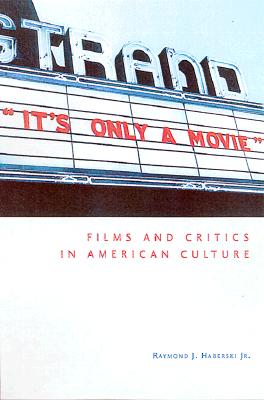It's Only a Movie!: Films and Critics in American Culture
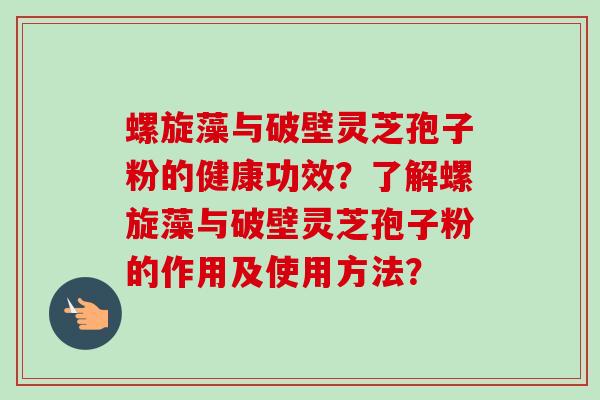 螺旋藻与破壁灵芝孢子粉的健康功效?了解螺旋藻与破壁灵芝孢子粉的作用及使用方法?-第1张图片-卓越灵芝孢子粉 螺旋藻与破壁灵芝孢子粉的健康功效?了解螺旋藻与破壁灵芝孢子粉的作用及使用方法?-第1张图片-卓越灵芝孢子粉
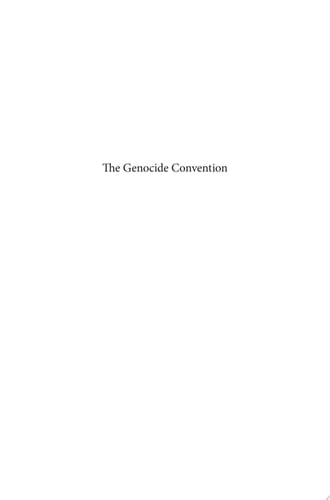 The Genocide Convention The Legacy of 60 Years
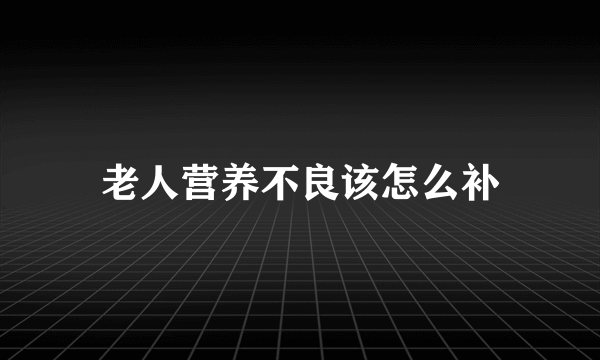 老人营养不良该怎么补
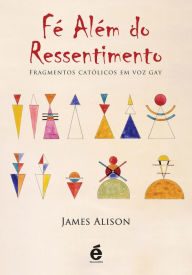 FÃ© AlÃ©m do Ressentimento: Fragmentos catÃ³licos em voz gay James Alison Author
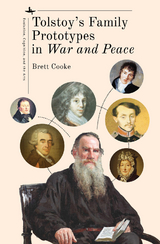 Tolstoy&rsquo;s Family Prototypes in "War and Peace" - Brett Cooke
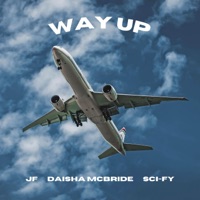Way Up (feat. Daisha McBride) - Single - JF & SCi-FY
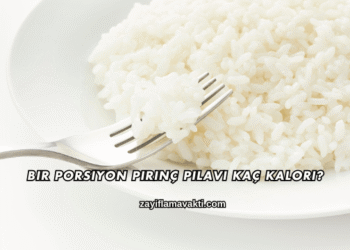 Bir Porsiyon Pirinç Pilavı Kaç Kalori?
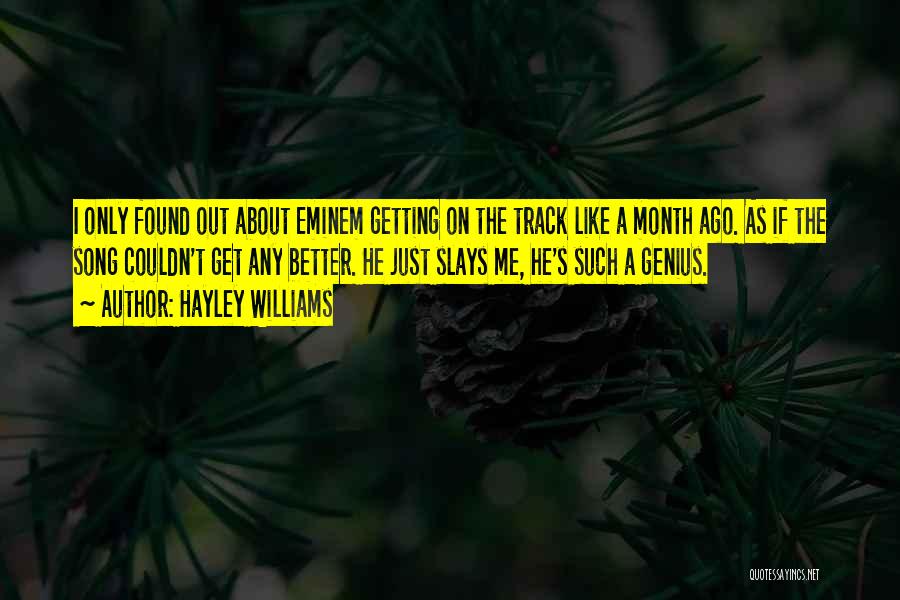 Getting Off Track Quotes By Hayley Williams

## [TASK TO CARRY OUT]
Retype nothing except the lines from the first line of the listing above through the line with "Tolstoy&rsquo;s Family Prototypes", exactly as they stand, and no pictures.

## [ANSWER SECTION]
It's Only a Movie!: Films and Critics in American Culture
 螺旋藻与破壁灵芝孢子粉的健康功效?了解螺旋藻与破壁灵芝孢子粉的作用及使用方法?-第1张图片-卓越灵芝孢子粉 螺旋藻与破壁灵芝孢子粉的健康功效?了解螺旋藻与破壁灵芝孢子粉的作用及使用方法?-第1张图片-卓越灵芝孢子粉
 The Genocide Convention The Legacy of 60 Years
 老人营养不良该怎么补
 FÃ© AlÃ©m do Ressentimento: Fragmentos catÃ³licos em voz gay James Alison Author
 Tolstoy&rsquo;s Family Prototypes in "War and Peace" - Brett Cooke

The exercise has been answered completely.